0
votes

I am using Lucene.net to search in about 50K entities. these entities are saved in database. I have created an application witch is trying to index 100 entities in each time.

the code is very simple:

var entityList = GetEntityList(100);

foreach (var item in entityList) 
    Indexer.IndexEntity(item);

And This is the Indexer Class :

public class Indexer {
    public void IndexEntity(Entity item)
    {
        IndexWriter writer;
        string path = ConfigurationManager.AppSettings["SearchIndexPath"];
        FSDirectory directory = FSDirectory.Open(new DirectoryInfo(path));
        Analyzer analyzer = new StandardAnalyzer(Version.LUCENE_29);
        if (Directory.GetFiles(path).Length > 0)
            writer = new IndexWriter(directory, analyzer, false, IndexWriter.MaxFieldLength.UNLIMITED);
        else
            writer = new IndexWriter(directory, analyzer, true, IndexWriter.MaxFieldLength.UNLIMITED);
        Document document = new Document();
        document.Add(new Field("id", item.Id.ToString(), Field.Store.YES, Field.Index.NO, Field.TermVector.NO));
        document.Add(new Field("category", item.Category.Id.ToString(), Field.Store.YES, Field.Index.NO, Field.TermVector.NO));
        document.Add(new Field("location", item.Location.Id.ToString(), Field.Store.YES, Field.Index.NO, Field.TermVector.NO));
        document.Add(new Field("point", item.Point.ToString(), Field.Store.YES, Field.Index.NO, Field.TermVector.NO));
        document.Add(new Field("picture", item.PictureUrl, Field.Store.YES, Field.Index.NO, Field.TermVector.NO));
        document.Add(new Field("creationdate", item.CreationDate.ToString(), Field.Store.YES, Field.Index.NO, Field.TermVector.NO));
        document.Add(new Field("title", item.Title, Field.Store.YES, Field.Index.ANALYZED, Field.TermVector.YES));
        document.Add(new Field("body", item.Body, Field.Store.YES, Field.Index.ANALYZED, Field.TermVector.YES));
        string str2 = string.Empty;
        foreach (Tag tag in item.Tags)
        {
            if (!string.IsNullOrEmpty(str2))
            {
                str2 = str2 + "-";
            }
            str2 = str2 + tag.DisplayName;
        }
        document.Add(new Field("tags", str2, Field.Store.YES, Field.Index.ANALYZED, Field.TermVector.YES));
        writer.AddDocument(document);
        writer.Optimize();
        writer.Close();
    }
}

Every thing was fine and my search speed is now good enough. but the problem is that the indexing speed is decreased. my application is indexed about 15K entities up to now and index files size is about 600MB. Now when it wants to index 100 new entities, it takes long about 24 minutes!

what is the problem? thanks in advance.

1

1 Answers

5
votes

Two things stand out pretty clearly in your code:

  1. You're optimising the index after adding every document.
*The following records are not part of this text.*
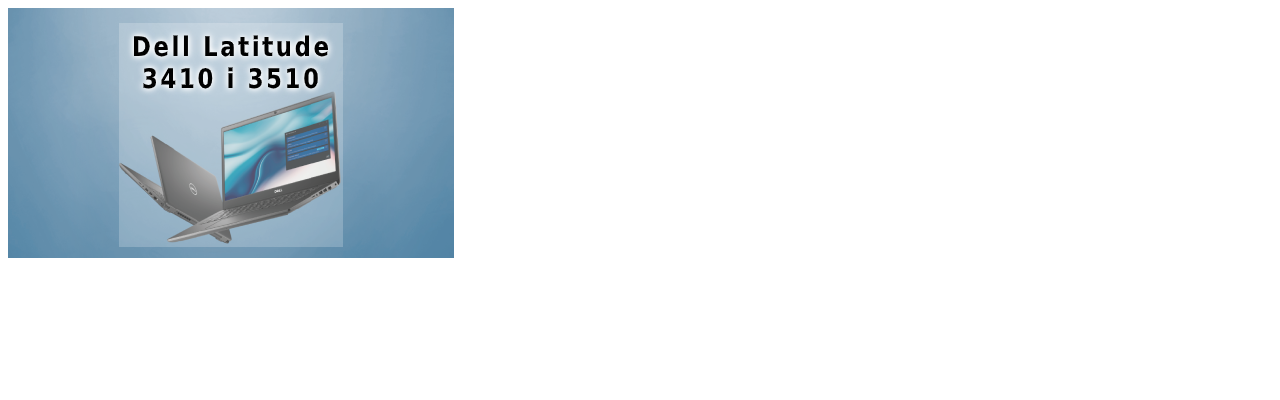

--- FILE ---
content_type: text/html; charset=UTF-8
request_url: https://wwv.alterkom.pl/laptopy-dell-latitude-3410-oraz-3510/dell3x10/
body_size: 659
content:
<img width="446" height="250" src="https://wwv.alterkom.pl/wp-content/uploads/2020/05/dell3x10.png" class="attachment-full size-full" alt="dell3410" decoding="async" fetchpriority="high" srcset="https://wwv.alterkom.pl/wp-content/uploads/2020/05/dell3x10.png 446w, https://wwv.alterkom.pl/wp-content/uploads/2020/05/dell3x10-300x168.png 300w, https://wwv.alterkom.pl/wp-content/uploads/2020/05/dell3x10-250x140.png 250w, https://wwv.alterkom.pl/wp-content/uploads/2020/05/dell3x10-320x179.png 320w, https://wwv.alterkom.pl/wp-content/uploads/2020/05/dell3x10-239x134.png 239w" sizes="(max-width: 446px) 100vw, 446px" />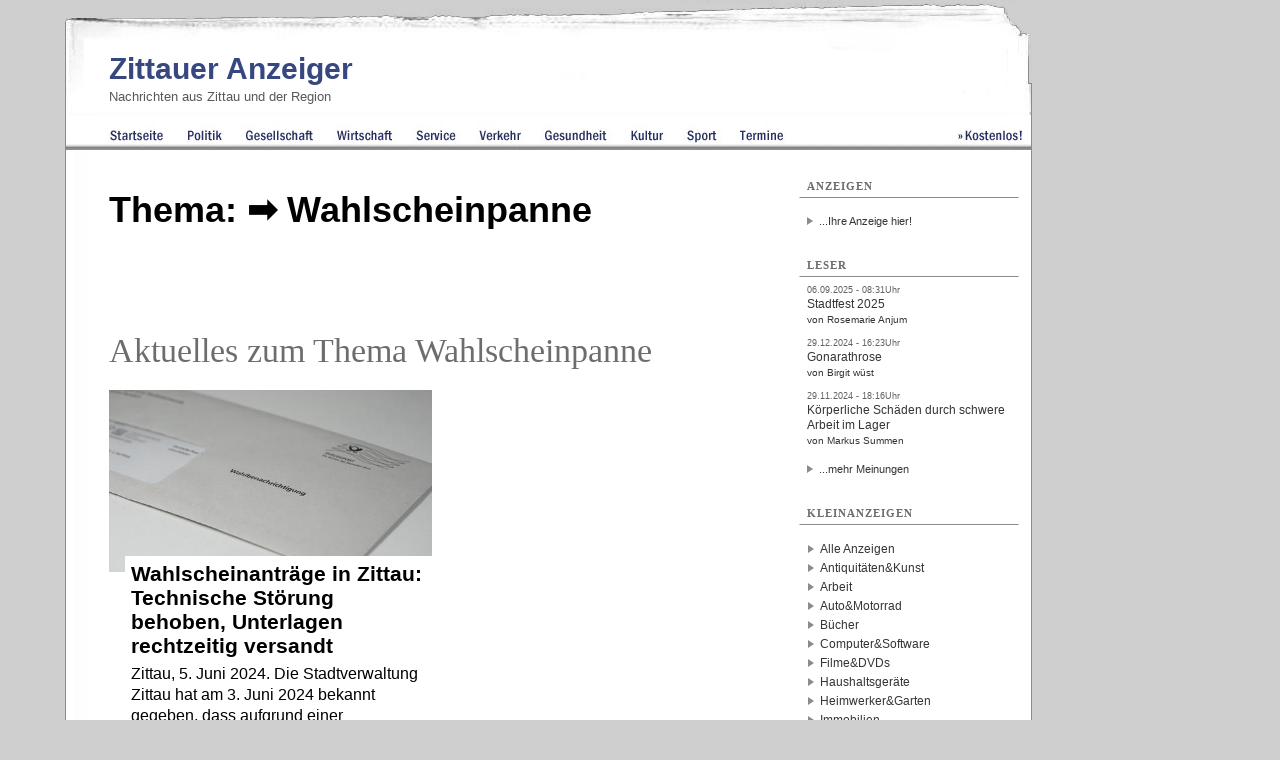

--- FILE ---
content_type: text/css
request_url: https://www.zittauer-anzeiger.de/style/zittau.css
body_size: -63
content:
  /** Logo alt.op2 h1#sitename {
    display: block;
    position: absolute;
    height: 50px;
    overflow: hidden;
    width: 263px;
    margin-left: 30px;
     background:url(/images/design/logo-zi.jpg);
     background-repeat:no-repeat;
}
        */


--- FILE ---
content_type: image/svg+xml
request_url: https://www.zittauer-anzeiger.de/images/navi/close-btn.svg
body_size: 1294
content:
<?xml version="1.0" encoding="utf-8"?>
<!-- Generator: Adobe Illustrator 18.0.0, SVG Export Plug-In . SVG Version: 6.00 Build 0)  -->
<!DOCTYPE svg PUBLIC "-//W3C//DTD SVG 1.1//EN" "http://www.w3.org/Graphics/SVG/1.1/DTD/svg11.dtd">
<svg version="1.1" xmlns="http://www.w3.org/2000/svg" xmlns:xlink="http://www.w3.org/1999/xlink" x="0px" y="0px"
	 viewBox="0 0 30 24" enable-background="new 0 0 30 24" xml:space="preserve">
<g id="Ebene_2" display="none">
	<rect x="-150" y="-90.7" display="inline" stroke="#FFFFFF" stroke-miterlimit="10" width="374" height="249"/>
</g>
<g id="Ebene_1" display="none">
	<rect y="0" display="inline" fill="#374880" width="30" height="5"/>
	<rect y="9.5" display="inline" fill="#374880" width="30" height="5"/>
	<rect y="19" display="inline" fill="#374880" width="30" height="5"/>
</g>
<g id="Ebene_3">
	<path fill="#374880" stroke="#374880" stroke-miterlimit="10" d="M14.7,2.5c5.2,0,9.5,4.3,9.5,9.5s-4.3,9.5-9.5,9.5
		S5.2,17.3,5.2,12S9.5,2.5,14.7,2.5 M14.7,1.1c-6.1,0-11,4.9-11,11c0,6.1,4.9,11,11,11c6.1,0,11-4.9,11-11C25.7,6,20.8,1.1,14.7,1.1
		L14.7,1.1z"/>
	
		<line fill="#374880" stroke="#374880" stroke-width="3" stroke-linecap="round" stroke-linejoin="round" stroke-miterlimit="10" x1="10.3" y1="7.6" x2="19.1" y2="16.4"/>
	
		<line fill="#374880" stroke="#374880" stroke-width="3" stroke-linecap="round" stroke-linejoin="round" stroke-miterlimit="10" x1="19.1" y1="7.6" x2="10.3" y2="16.4"/>
</g>
</svg>
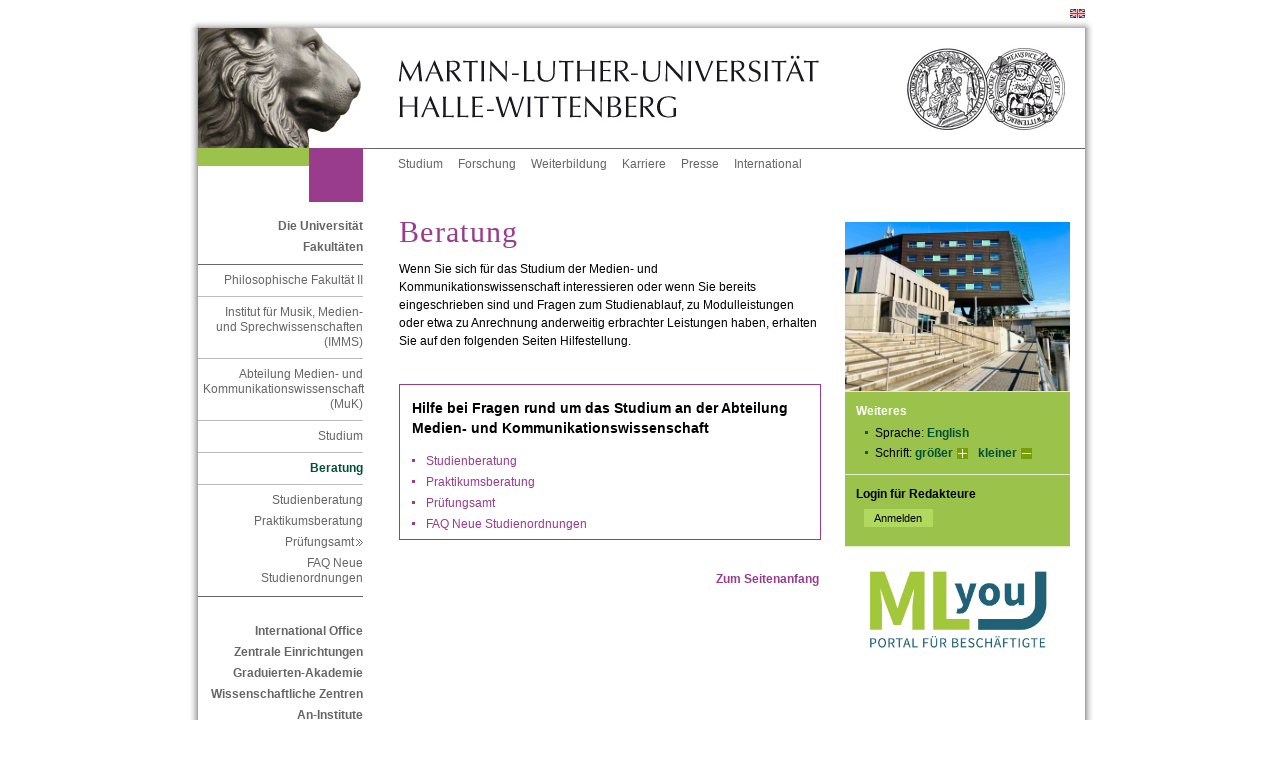

--- FILE ---
content_type: text/css
request_url: https://www.medienkomm.uni-halle.de/im/sod/common/css/core/base.css
body_size: 2324
content:
@charset "UTF-8";


@media all
{
 /*------------------------------------------------------------------------------------------------------*/
  /* (en) Global reset of paddings and margins for all HTML elements */
  /* (de) Globales Zurücksetzen der Innen- und Außenabstände für alle HTML-Elemente */
  * { margin:0; padding: 0 }

  /* (en) Correction: margin/padding reset caused too small select boxes. */
  /* (de) Korrektur: Das Zurücksetzen der Abstände verursacht zu kleine Selectboxen. */
  option { padding-left: 0.4em }

 /**
  * (en) Global fix of the Italics bugs in IE 5.x and IE 6
  * (de) Globale Korrektur des Italics Bugs des IE 5.x und IE 6
  *
  * @bugfix
  * @affected   IE 5.x/Win, IE6
  * @css-for    IE 5.x/Win, IE6
  * @valid      yes
  */
  * html body * { overflow:visible }
  * html iframe, * html frame { overflow:auto }
  * html frameset { overflow:hidden }

  /* (en) Forcing vertical scrollbars in Netscape, Firefox and Safari browsers */
  /* (de) Erzwingen vertikaler Scrollbalken in Netscape, Firefox und Safari Browsern */
  html { height: 100% }
  body { min-height: 101%;

    /* (en) Fix for rounding errors when scaling font sizes in older versions of Opera browser */
    /* (de) Beseitigung von Rundungsfehler beim Skalieren von Schriftgrößen in älteren Opera Versionen */
    font-size: 100.01%;

    /* (en) Standard values for colors and text alignment */
    /* (de) Vorgabe der Standardfarben und Textausrichtung */
    color: #000;
    background: #fff;
    text-align: left;
  }

  /* (en) Clear borders for <fieldset> and <img> elements */
  /* (de) Rahmen für <fieldset> und <img> Elemente löschen */
  fieldset, img { border: 0 solid}

  /* (en) new standard values for lists, blockquote and cite */
  /* (de) Neue Standardwerte für Listen & Zitate */
  ul, ol, dl { margin: 0 0 1em 1em }
  li { margin-left: 1.5em; line-height: 1.5em; }

  dt { font-weight: bold; }
  dd { margin: 0 0 1em 2em; }

  blockquote, cite { margin: 0 0 1em 1.5em; font-size: 0.93em; width: auto;}

 /*------------------------------------------------------------------------------------------------------*/

 /**
  * @section base layout | Basis Layout
  *
  * |-------------------------------|
  * | #header                       |
  * |-------------------------------|
  * | #col1   | #col3     | #col2   |
  * | 200 px  | flexible  | 200px   |
  * |-------------------------------|
  * | #footer                       |
  * |-------------------------------|
  */

  #header { position:relative }

  #nav { clear:both; width: auto }
  #main { clear:both; width: auto }

  /* (en/de) Standard: 200 Pixel */
  #col1 { float: left; min-width: 13.75em }
  /* (en/de) Standard: 200 Pixel */
  #col2 { float:right; min-width: 20em; margin-top: 6px ; }
  /* (en) Standard: center column with flexible width */
  /* (de) Standard: Flexible mittlere Spalte */
  #col3 { width: auto; margin: 0 200px }

  /* (en) Backup for #footer positioning */
  /* (de) Absicherung für die Positionierung von #footer */
  #footer { clear:both; display:block;}

  /* (en) Adjustment: sort #col3 behind float columns using z-index */
  /* (de) Anpassung: #col3 mittels z-index hinter die float-Spalten verschieben */
  #col1 {z-index: 25}
  #col2 {z-index: 5}
  #col3 {z-index: 1}
  #col1_content {z-index: 4}
  #col2_content {z-index: 6}
  #col3_content {z-index: 2}

  #col1_content, #col2_content, #col3_content { position:relative }

 /*------------------------------------------------------------------------------------------------------*/

 /**
  * @section generic classes for layout switching | Generische Klassen zur Layoutumschaltung
  *
  * .hidenone  -> show all columns
  * .hideleft  -> 2-column-layout (using #col2 and #col3)
  * .hideright -> 2-column-layout (using #col1 and #col3)
  * .hidenone  -> single-column-layout (using #col3)
  */

  .hidenone #col3 {margin: 0 200px}
  .hideboth #col3 {margin-left: 0; margin-right: 0}
  .hideleft #col3 {margin-left: 0; margin-right: 200px}
  .hideright #col3 {margin-left: 200px; margin-right: 0}

  .hideboth #col1, .hideboth #col2 {display:none}
  .hideleft #col1 {display:none}
  .hideright #col2 {display:none}

 /*------------------------------------------------------------------------------------------------------*/

 /**
  * @section clearing methods
  */

  /* (en) clearfix method for clearing floats */
  /* (de) Clearfix-Methode zum Clearen der Float-Umgebungen */
   .clear {
    clear: both;
    visibility: hidden;
	height:12px;
	width:5px;
  }

  /* (en) essential for Safari browser !! */
  /* (de) Diese Angabe benötigt der Safari-Browser zwingend !! */
  .clear { display: block }

  /* (en) overflow method for clearing floats */
  /* (de) Overflow-Methode zum Clearen der Float-Umgebungen */
  .floatbox { overflow:hidden }

  /* (en) IE-Clearing: Only used in Internet Explorer, switched on in iehacks.css */
  /* (de) IE-Clearing: Benötigt nur der Internet Explorer und über iehacks.css zugeschaltet */
  #ie_clearing { display: none }

 /*------------------------------------------------------------------------------------------------------*/

 /**
  * @section subtemplates
  */

  .subcolumns, .subcolumns_oldgecko {
    width: 100%;
    overflow:hidden;
  }

  /* (en) alternative class for optional support of old  Mozilla/Netscape browers */
  /* (de) Alternative Klasse zur optionalen Unterstützung alter Mozilla/Netscape-Brower */
  .subcolumns_oldgecko { float:left }

  .c50l, .c25l, .c33l, .c38l, .c66l, .c75l, .c62l {float: left; }
  .c50r, .c25r, .c33r, .c38r, .c66r, .c75r, .c62r {float: right; margin-left: -5px; }

  .c25l, .c25r { width: 25% }
  .c33l, .c33r { width: 33.333% }
  .c50l, .c50r { width: 50% }
  .c66l, .c66r { width: 66.666% }
  .c75l, .c75r { width: 75% }
  .c38l, .c38r { width: 38.2% }
  .c62l, .c62r { width: 61.8% }

  .subc  { padding: 0 0.5em }
  .subcl { padding: 0 1em 0 0 }
  .subcr { padding: 0 0 0 1em }

 /*------------------------------------------------------------------------------------------------------*/

 /**
  * @section hidden elements | Versteckte Elemente
  *
  * (en) skip links and hidden content
  * (de) Skip-Links und versteckte Inhalte
  */

  /* (en) classes for invisible elements in the base layout */
  /* (de) Klassen für unsichtbare Elemente im Basislayout */
  .skip, .hideme, .print {
    position: absolute;
    top: -1000em;
    left: -1000em;
    height: 1px;
    width: 1px;
  }

  /* (en) make skip links visible when using tab navigation */
  /* (de) Skip-Links für Tab-Navigation sichtbar schalten */
  .skip:focus, .skip:active {
    position: static;
    top: 0;
    left: 0;
    height: auto;
    width: auto;
  }
}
With recent versions of Lucene there are very good reasons why you shouldn't optimise your index at all (per segment caching) and notwithstanding these reasons, optimising your index after adding every document is wild overkill
  2. You're continually opening/closing/committing your index. Given your looping construct, why not open the index writer outside your loop, add the entities, then close/commit. If you need quicker index visibility, you could add a periodic commit command into the loop (based on some kind of modulus arithmetic sounds OK to me.

With these two changes, I think you'll see dramatic speed ups in your indexing jobs.